Design and analysis of a positive-drive cam mechanism with a set of symmetrical offset rollers

Design and analysis of a positive-drive cam mechanism with a set of symmetrical offset rollers.

摘要
The cam mechanism is commonly used in a wide range of machinery due to its stability and efficiency. The pressure angle plays an important role in the design of the cam mechanism. A high-pressure angle could cause problems such as a jamming effect or stuck, higher contact force, and lower transmission efficiency. Conversely, a lower pressure angle necessitates a larger base circle radius, leading to an increase in the overall size of the cam mechanism. This paper addresses these challenges by proposing a modified constant diameter cam mechanism equipped with symmetrical offset rollers. The proposed design significantly improves the transmission efficiency, reduces contact forces and side thrust forces, and enables a more compact cam mechanism. An analytical approach is presented for the profile synthesis of the proposed cam, and its design limitations are thoroughly discussed. Furthermore, it is demonstrated that only a single cam profile is required to drive a follower equipped with symmetrical offset rollers. A force analysis confirms the superior performance of the proposed design compared to conventional constant diameter cam mechanisms. Furthermore, an optimization procedure is applied to achieve a balance design with a smaller base circle and a reduced pressure angle, while maintaining efficient force transmission.
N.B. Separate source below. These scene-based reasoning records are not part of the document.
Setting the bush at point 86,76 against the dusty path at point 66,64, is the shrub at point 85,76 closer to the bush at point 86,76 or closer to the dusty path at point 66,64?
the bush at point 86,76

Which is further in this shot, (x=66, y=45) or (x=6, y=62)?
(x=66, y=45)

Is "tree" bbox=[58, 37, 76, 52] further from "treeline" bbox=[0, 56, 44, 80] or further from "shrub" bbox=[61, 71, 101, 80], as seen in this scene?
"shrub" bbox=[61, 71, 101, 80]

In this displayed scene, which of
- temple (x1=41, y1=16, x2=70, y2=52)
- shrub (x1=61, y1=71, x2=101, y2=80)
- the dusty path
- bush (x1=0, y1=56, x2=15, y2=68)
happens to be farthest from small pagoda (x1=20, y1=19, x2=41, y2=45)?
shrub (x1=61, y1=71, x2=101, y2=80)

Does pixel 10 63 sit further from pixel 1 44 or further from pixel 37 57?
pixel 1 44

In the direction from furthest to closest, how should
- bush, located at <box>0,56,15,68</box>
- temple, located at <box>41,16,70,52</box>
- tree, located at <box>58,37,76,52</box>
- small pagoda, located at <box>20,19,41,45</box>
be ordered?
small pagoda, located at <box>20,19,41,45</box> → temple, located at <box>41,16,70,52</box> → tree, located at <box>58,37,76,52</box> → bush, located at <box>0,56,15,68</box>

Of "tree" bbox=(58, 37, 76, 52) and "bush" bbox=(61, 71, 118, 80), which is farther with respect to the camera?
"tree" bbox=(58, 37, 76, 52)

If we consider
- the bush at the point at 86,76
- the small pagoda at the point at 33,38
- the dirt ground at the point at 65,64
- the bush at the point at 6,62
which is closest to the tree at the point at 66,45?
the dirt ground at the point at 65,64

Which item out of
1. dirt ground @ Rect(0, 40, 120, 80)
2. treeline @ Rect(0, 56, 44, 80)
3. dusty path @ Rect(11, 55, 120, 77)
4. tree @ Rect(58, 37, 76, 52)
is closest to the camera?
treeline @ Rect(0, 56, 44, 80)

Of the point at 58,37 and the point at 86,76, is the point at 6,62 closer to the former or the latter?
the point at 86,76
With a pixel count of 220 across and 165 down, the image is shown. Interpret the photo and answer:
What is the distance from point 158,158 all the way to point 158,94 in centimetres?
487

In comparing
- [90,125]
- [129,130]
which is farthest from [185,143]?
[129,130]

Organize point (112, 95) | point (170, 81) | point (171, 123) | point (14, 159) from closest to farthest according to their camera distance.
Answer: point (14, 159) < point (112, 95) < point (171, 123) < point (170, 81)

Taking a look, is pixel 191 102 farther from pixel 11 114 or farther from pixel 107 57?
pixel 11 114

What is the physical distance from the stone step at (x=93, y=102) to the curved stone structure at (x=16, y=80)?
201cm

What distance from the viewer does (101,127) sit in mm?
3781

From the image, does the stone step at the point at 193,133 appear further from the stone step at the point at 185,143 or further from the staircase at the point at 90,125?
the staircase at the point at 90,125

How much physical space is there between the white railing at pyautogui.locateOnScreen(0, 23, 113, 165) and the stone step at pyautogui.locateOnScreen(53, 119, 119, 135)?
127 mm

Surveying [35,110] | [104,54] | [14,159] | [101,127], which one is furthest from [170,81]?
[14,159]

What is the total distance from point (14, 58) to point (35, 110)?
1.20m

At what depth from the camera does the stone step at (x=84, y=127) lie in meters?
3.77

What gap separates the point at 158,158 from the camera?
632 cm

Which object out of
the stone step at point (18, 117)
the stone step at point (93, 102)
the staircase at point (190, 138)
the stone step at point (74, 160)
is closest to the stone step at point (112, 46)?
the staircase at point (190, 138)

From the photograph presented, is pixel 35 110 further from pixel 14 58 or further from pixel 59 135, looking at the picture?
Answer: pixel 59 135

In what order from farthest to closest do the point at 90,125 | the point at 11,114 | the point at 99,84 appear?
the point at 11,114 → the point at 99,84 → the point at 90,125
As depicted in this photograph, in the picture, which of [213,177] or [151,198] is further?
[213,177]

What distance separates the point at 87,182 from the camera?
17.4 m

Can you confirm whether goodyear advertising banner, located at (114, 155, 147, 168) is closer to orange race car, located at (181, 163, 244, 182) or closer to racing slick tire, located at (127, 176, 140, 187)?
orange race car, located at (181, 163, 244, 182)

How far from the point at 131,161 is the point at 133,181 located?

In the numerical example, the proposed design achieves a 37.39% reduction in maximum pressure angle, an 8.22% reduction in contact force, and up to a 56.04% reduction in side thrust forces. A sensitivity analysis is also conducted to evaluate the influence of design parameters on the maximum pressure angle and contact forces of the cam mechanism. The proposed approach not only enhances the performance of cam mechanisms but also provides a robust solution for applications requiring compact, efficient, and high-performing mechanical systems.